I have a matrix for which I have changed the nth column by typing B(:;n) = [x; x; x] but I wanted to store it as another matrix G. So something like

G = B(:;n) = [x; x; x]

except the above doesn't work.
From: Frédéric Bergeron on 12 Jul 2010 10:33
"AP " <apb1508138(a)gmail.com> wrote in message <i1f87b$smc$1(a)fred.mathworks.com>...
> Sorry for this elementary question but I couldn't seem to find the answer anywhere....
> I have a matrix for which I have changed the nth column by typing B(:;n) = [x; x; x] but I wanted to store it as another matrix G. So something like
>
> G = B(:;n) = [x; x; x]
>
> except the above doesn't work.

One of the solutions:

G=[B(:,1:n-1) [x;x;x] B(:,n+1:end)];

Fred
From: dpb on 12 Jul 2010 10:48
Frédéric Bergeron wrote:
> "AP " <apb1508138(a)gmail.com> wrote in message
> <i1f87b$smc$1(a)fred.mathworks.com>...
>> Sorry for this elementary question but I couldn't seem to find the
>> answer anywhere....
>> I have a matrix for which I have changed the nth column by typing
>> B(:;n) = [x; x; x] but I wanted to store it as another matrix G. So
>> something like
>>
>> G = B(:;n) = [x; x; x]
>> except the above doesn't work.
>
> One of the solutions:
>
> G=[B(:,1:n-1) [x;x;x] B(:,n+1:end)];

Or, of course, simply copy and then modify G is another.

Not sure whether there would be more overhead in the catenation above or
the modification of the new after the copy. Wouldn't matter unless in a
loop or the sizes were very large indeed.

--
From: Frédéric Bergeron on 12 Jul 2010 11:08
> Not sure whether there would be more overhead in the catenation above or
> the modification of the new after the copy. Wouldn't matter unless in a
> loop or the sizes were very large indeed.

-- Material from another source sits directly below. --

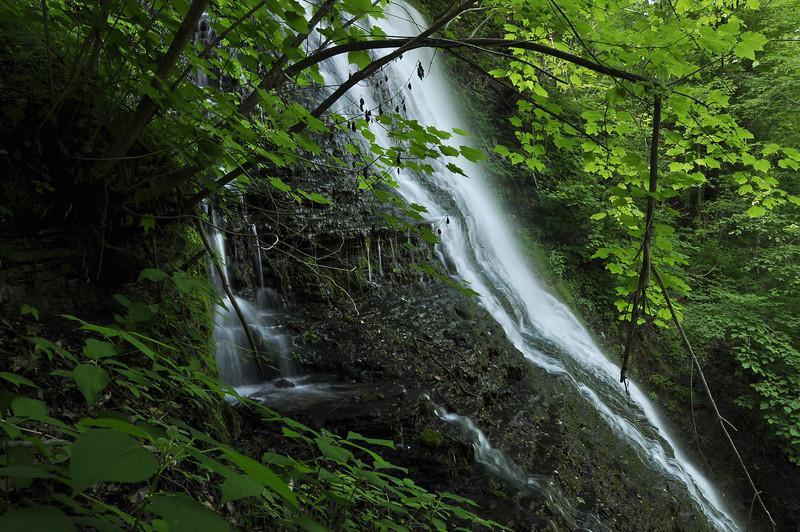 Grimes Glen 061509 41-first falls from side_DSC8897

If the caculating time is to minimize, forvery large matrix:

B=rand(2000,2000);
n=300;
x=1;
replacing_matrix=x*ones(size(B,1),1);

%First method: concatenation
tic;
G1=[B(:,1:n-1) replacing_matrix B(:,n+1:end)];
t1=toc;

%Second method: copy then modify
tic;
G2=B;
G2(:,n)=replacing_matrix;
t2=toc;

fprintf('\nTime for concatenation: %g\nTime for copy then modify: %g\n',t1,t2);
% Returns:
% Time for concatenation: 0.430226
% Time for copy then modify: 0.124931

It's in the same order, but the copy-then-modify time is in general less than the concatenation time. I've tried some value for the size of B.
From: James Tursa on 12 Jul 2010 12:35
"Frédéric Bergeron" <frederic.bergeron(a)logiag.com> wrote in message <i1fb53$eqo$1(a)fred.mathworks.com>...
> > Not sure whether there would be more overhead in the catenation above or
> > the modification of the new after the copy. Wouldn't matter unless in a
> > loop or the sizes were very large indeed.
>
> If the caculating time is to minimize, forvery large matrix:
>
> B=rand(2000,2000);
> n=300;
> x=1;
> replacing_matrix=x*ones(size(B,1),1);
>
> %First method: concatenation
> tic;
> G1=[B(:,1:n-1) replacing_matrix B(:,n+1:end)];
> t1=toc;
>
> %Second method: copy then modify
> tic;
> G2=B;
> G2(:,n)=replacing_matrix;
> t2=toc;
>
> fprintf('\nTime for concatenation: %g\nTime for copy then modify: %g\n',t1,t2);
> % Returns:
> % Time for concatenation: 0.430226
> % Time for copy then modify: 0.124931
>
> It's in the same order, but the copy-then-modify time is in general less than the concatenation time. I've tried some value for the size of B.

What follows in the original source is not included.